Competências socioemocionais, Políticas educacionais, Neoliberalismo escolar, Subjetividade, Mercantilização da educação

Abstract

O artigo tem como objetivo analisar criticamente a ascensão das competências socioemocionais na educação brasileira, com ênfase em seus efeitos subjetivantes. Busca-se, ainda, mapear as forças em disputa neste processo, investigando o modo como a educação socioemocional opera. Fundamentado nos aportes de autores como Dardot e Laval (2016), Guattari e Deleuze (1972), e Freire (2005), o estudo adota como metodologia a análise documental e discursiva de programas, legislações e materiais didático-pedagógicos relacionados à formação socioemocional. Examina-se como o discurso da educação socioemocional, ao incorporar categorias como resiliência, empatia e autogestão emocional, se articula à racionalidade neoliberal e à lógica da responsabilização individual. O texto demonstra que tais competências são produzidas sob uma retórica humanista e emancipatória, mas operam, na prática, como instrumentos de regulação subjetiva e adaptação dos sujeitos à precarização do trabalho e à flexibilização das relações sociais. A análise evidencia a atuação de organismos multilaterais, fundações empresariais e parcerias público-privadas na formulação e disseminação desses programas, revelando um processo de mercantilização da educação e de codificação de “sentimentos e emoções” pela lógica do capital. Conclui-se pela urgência de uma abordagem pedagógica que compreenda a afetividade em sua dimensão política, coletiva e situada, a partir de uma perspectiva pedagógica comprometida com a transformação social, a justiça e a escuta das realidades concretas das comunidades escolares.

Author Biographies

Giuliana Volfzon Mordente, Universidade do Estado do Rio de Janeiro (FEBF/UERJ)

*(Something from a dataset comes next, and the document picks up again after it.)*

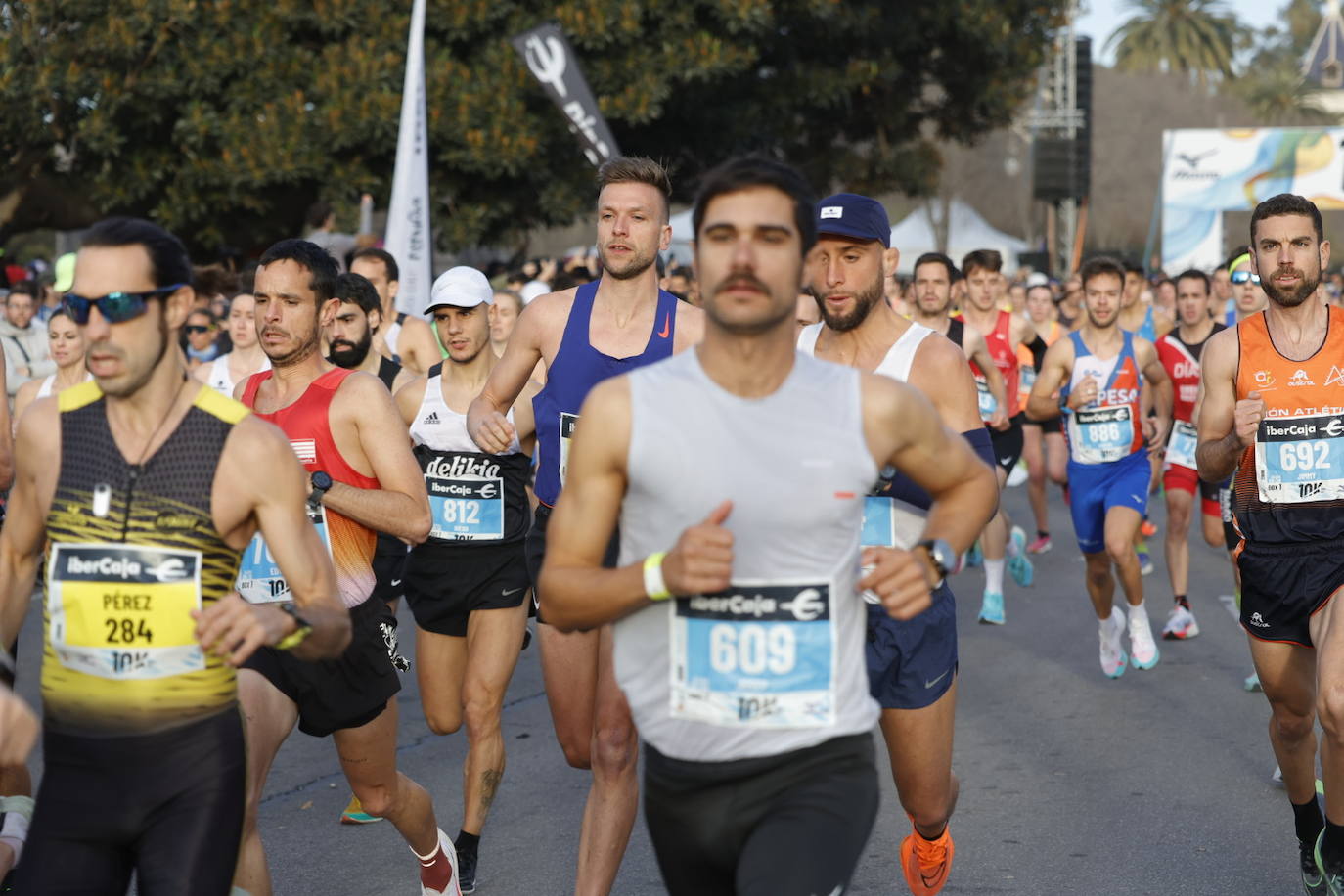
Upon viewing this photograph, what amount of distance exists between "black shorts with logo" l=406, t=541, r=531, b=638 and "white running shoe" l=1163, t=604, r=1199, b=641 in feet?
16.1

Professora Adjunta de Psicologia Educacional da Universidade Federal do Rio de Janeiro (UFRJ), Faculdade de Educação. Foi professora Adjunta de Psicologia Educacional do Estado do Rio de Janeiro (UERJ)/ Faculdade de Educação da Baixada Fluminense (FEBF). Doutora em Psicologia (PPGP/UFRJ). Mestre em Psicologia (PPGP/UFRJ). Especialista em Educação Transformadora (PPG- PUCRS), Psicóloga (UFRJ), Pedagoga (UNIBF). Bolsista Cnpq (mestrado e doutorado) e bolsista FAPERJ Nota 10 (doutorado). Foi professora substituta do Instituto de Psicologia da UFRJ (2020-2022). Docente por cinco anos no Ensino Fundamental II em uma instituição de ensino básico. Foi coordenadora de estágio e extensão em Psicologia Escolar e Educacional do Projeto COLA, do Instituto de Psicologia da UFRJ. Coordenou 3 edições do curso de extensão Educação Democrática e Processos de Subjetivação da UFRJ, com mais de 200 participantes. Atuou como educadora de diversos projetos sociais e como coordenadora de cursos de formação de educadores comunitários. Tem experiência na área de Psicologia Social; subáreas de Psicologia Escolar e Educacional, atuando principalmente nos seguintes temas: educação democrática; neoliberalismo escolar; inclusão; direitos humanos, esquizoanálise; análise institucional, violências.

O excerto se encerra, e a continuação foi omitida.